Thursday, October 13, 2016

Status report.

I know someone with a strong fear of coercion. It has to do with her relationship with her father growing up in which she felt unable to counter his demands. As a result, anything that resembles an imperative, is resisted--even something like "Have fun!" What I'm wondering is if I am similar with my hatred of constraints, even those voluntarily taken on to achieve some end I desire.

Faced with the actual constraint, what I feel is sad like a victim, a fear of being unable to successfully comply no matter how hard I try, and a resulting failure that confirms something horrible about myself that previously I just suspected.

I just finished grading a pile of exams which brought up similar feelings. I had no choice but to do so and yet the (predominantly low) grades I was giving weren't objectively fair no matter how hard I'd try, and perhaps the whole educational enterprise in which I'm engaged is at best futile and at worst harmful (though someone else might be inflicting worse harm were I to quit.) Luckily, the effort involved doesn't also make me feel incompetent, so unlike writing, I am assured of making it through each semester.

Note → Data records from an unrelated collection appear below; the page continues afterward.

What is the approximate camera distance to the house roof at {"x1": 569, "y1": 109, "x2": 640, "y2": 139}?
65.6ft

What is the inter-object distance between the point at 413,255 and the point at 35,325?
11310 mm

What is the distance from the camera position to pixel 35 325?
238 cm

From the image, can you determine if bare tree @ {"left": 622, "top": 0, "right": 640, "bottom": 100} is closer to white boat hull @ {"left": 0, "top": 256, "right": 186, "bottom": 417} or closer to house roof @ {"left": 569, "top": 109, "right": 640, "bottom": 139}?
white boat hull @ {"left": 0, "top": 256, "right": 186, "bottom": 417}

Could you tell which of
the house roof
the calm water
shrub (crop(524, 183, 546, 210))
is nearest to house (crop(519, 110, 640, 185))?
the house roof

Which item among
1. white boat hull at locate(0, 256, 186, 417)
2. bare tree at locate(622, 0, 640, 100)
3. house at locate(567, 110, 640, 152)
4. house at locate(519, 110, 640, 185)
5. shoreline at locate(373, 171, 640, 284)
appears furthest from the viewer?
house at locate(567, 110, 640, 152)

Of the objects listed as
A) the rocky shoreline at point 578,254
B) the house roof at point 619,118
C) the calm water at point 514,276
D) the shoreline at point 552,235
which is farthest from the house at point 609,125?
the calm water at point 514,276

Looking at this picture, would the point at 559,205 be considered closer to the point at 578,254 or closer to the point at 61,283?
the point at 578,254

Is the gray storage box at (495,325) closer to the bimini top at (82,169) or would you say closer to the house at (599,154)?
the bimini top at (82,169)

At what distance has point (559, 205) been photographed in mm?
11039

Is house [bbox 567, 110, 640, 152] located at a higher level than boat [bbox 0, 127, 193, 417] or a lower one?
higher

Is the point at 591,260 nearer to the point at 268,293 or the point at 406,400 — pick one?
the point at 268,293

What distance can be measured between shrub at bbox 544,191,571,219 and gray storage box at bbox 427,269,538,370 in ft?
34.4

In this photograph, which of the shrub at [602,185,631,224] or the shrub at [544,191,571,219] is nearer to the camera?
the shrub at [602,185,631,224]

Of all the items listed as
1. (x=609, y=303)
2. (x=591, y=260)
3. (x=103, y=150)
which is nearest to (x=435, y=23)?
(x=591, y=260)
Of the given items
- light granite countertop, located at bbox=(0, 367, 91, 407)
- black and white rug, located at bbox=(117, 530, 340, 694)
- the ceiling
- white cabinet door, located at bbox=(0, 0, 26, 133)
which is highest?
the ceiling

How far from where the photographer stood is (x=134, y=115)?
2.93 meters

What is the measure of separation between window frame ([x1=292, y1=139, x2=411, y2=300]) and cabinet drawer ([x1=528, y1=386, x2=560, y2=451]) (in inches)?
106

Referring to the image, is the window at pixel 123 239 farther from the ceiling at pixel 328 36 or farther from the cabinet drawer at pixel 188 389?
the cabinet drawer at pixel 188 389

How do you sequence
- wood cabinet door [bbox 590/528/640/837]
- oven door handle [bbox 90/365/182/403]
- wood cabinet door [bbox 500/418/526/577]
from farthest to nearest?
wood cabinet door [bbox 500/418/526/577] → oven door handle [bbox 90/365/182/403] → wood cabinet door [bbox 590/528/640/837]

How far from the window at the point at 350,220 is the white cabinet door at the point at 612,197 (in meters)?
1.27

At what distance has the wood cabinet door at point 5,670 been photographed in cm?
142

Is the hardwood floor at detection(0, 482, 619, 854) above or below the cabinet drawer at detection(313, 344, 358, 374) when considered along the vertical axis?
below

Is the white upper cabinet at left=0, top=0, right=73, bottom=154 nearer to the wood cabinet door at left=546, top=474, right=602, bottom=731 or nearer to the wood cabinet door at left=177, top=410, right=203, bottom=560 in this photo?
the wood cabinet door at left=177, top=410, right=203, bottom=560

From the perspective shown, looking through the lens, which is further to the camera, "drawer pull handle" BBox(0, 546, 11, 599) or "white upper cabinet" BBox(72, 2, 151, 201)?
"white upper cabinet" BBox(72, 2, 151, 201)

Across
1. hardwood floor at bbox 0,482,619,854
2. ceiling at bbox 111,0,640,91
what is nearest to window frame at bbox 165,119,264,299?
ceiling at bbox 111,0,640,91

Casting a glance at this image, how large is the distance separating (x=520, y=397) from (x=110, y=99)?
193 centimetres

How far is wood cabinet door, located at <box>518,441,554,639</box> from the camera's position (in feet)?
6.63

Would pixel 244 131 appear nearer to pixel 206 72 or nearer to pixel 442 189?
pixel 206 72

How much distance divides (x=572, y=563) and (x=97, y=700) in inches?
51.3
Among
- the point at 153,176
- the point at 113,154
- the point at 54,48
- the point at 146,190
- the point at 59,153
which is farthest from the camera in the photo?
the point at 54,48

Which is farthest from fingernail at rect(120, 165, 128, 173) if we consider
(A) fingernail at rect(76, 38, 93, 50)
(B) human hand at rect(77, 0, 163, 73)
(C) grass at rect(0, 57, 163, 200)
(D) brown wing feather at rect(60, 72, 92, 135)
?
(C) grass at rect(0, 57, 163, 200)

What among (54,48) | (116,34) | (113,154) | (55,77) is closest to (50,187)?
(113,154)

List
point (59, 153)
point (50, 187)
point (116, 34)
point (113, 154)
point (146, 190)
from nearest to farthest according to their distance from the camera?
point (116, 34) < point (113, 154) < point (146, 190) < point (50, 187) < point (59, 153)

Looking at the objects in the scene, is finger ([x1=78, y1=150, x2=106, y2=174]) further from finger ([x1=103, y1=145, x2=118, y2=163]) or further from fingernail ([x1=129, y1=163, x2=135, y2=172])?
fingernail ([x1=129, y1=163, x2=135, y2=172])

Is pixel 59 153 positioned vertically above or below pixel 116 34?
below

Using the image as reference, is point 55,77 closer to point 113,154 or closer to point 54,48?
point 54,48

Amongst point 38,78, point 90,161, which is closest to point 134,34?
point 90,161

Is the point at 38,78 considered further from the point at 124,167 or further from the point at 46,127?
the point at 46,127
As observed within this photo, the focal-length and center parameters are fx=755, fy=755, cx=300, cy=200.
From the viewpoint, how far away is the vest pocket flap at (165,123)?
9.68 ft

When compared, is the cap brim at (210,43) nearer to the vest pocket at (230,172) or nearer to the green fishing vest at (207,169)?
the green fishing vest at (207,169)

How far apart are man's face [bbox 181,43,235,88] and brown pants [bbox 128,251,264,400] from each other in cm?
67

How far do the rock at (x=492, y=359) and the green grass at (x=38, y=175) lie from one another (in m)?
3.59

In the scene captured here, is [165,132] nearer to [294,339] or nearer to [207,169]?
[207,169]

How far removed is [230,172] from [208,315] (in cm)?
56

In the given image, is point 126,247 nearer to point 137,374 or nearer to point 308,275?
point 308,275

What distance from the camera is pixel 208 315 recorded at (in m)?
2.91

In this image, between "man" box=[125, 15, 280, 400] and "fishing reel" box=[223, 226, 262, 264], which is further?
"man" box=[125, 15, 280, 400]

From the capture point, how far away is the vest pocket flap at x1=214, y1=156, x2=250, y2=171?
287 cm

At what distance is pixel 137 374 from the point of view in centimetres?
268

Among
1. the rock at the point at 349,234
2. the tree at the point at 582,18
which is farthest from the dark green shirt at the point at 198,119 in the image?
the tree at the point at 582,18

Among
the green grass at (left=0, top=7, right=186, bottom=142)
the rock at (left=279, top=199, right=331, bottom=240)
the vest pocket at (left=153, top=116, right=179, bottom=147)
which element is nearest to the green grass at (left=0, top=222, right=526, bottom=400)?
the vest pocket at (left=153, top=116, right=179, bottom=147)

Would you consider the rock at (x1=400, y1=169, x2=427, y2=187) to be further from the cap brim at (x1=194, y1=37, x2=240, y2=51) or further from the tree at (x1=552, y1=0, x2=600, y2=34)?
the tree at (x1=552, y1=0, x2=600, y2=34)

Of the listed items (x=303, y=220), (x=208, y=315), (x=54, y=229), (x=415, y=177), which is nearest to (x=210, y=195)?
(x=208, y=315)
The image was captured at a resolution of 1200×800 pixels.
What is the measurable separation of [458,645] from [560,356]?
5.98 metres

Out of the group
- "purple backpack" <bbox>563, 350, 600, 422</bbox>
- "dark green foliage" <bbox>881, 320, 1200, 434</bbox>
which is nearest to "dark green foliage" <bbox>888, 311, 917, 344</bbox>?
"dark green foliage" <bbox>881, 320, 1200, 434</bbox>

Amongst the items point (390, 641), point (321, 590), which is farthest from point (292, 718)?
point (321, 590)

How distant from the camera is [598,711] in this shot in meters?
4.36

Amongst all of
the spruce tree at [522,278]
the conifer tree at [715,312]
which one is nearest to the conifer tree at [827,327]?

It feels much better (stronger, less victim-like) to rebel and I am thus taking next semester off. How much better it will also feel, I imagine, to stop all this writing foolishness, but I seem to always end up returning to it eventually. It feels like the only thing of real value I could do, despite the contrary feeling that nothing of that nature has any ultimate value, and the subsequent conclusion that I have no value. I suppose a more rational conclusion is that I am unable to tell what does and does not have value and it makes just as much sense to believe that refusing to write has value.

In the end, my dilemma is whether navigating the primarily unpleasant feelings this writing project evokes is an exercise in masochism or a journey toward some kind of achievement. And only by taking the time and making the effort could I possibly reach an answer.